• **WORK REQUEST**
Give every line of the data again, exactly.

• **Data entries**
__________________________________________________
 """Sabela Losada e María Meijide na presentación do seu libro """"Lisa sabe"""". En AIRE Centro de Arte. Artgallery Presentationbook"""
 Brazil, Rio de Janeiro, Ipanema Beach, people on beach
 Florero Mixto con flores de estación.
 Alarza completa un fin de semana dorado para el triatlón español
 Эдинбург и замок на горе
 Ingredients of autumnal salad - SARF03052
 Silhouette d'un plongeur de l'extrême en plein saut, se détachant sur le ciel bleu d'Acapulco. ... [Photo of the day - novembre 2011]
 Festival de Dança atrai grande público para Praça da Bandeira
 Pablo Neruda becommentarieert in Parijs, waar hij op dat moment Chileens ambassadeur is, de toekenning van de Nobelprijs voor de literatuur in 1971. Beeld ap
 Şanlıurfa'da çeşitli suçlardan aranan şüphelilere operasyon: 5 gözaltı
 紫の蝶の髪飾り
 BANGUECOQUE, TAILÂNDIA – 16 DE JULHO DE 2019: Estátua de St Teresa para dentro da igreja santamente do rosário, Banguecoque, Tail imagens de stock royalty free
__________________________________________________
• **EXPECTED ANSWER**
 """Sabela Losada e María Meijide na presentación do seu libro """"Lisa sabe"""". En AIRE Centro de Arte. Artgallery Presentationbook"""
 Brazil, Rio de Janeiro, Ipanema Beach, people on beach
 Florero Mixto con flores de estación.
 Alarza completa un fin de semana dorado para el triatlón español
 Эдинбург и замок на горе
 Ingredients of autumnal salad - SARF03052
 Silhouette d'un plongeur de l'extrême en plein saut, se détachant sur le ciel bleu d'Acapulco. ... [Photo of the day - novembre 2011]
 Festival de Dança atrai grande público para Praça da Bandeira
 Pablo Neruda becommentarieert in Parijs, waar hij op dat moment Chileens ambassadeur is, de toekenning van de Nobelprijs voor de literatuur in 1971. Beeld ap
 Şanlıurfa'da çeşitli suçlardan aranan şüphelilere operasyon: 5 gözaltı
 紫の蝶の髪飾り
 BANGUECOQUE, TAILÂNDIA – 16 DE JULHO DE 2019: Estátua de St Teresa para dentro da igreja santamente do rosário, Banguecoque, Tail imagens de stock royalty free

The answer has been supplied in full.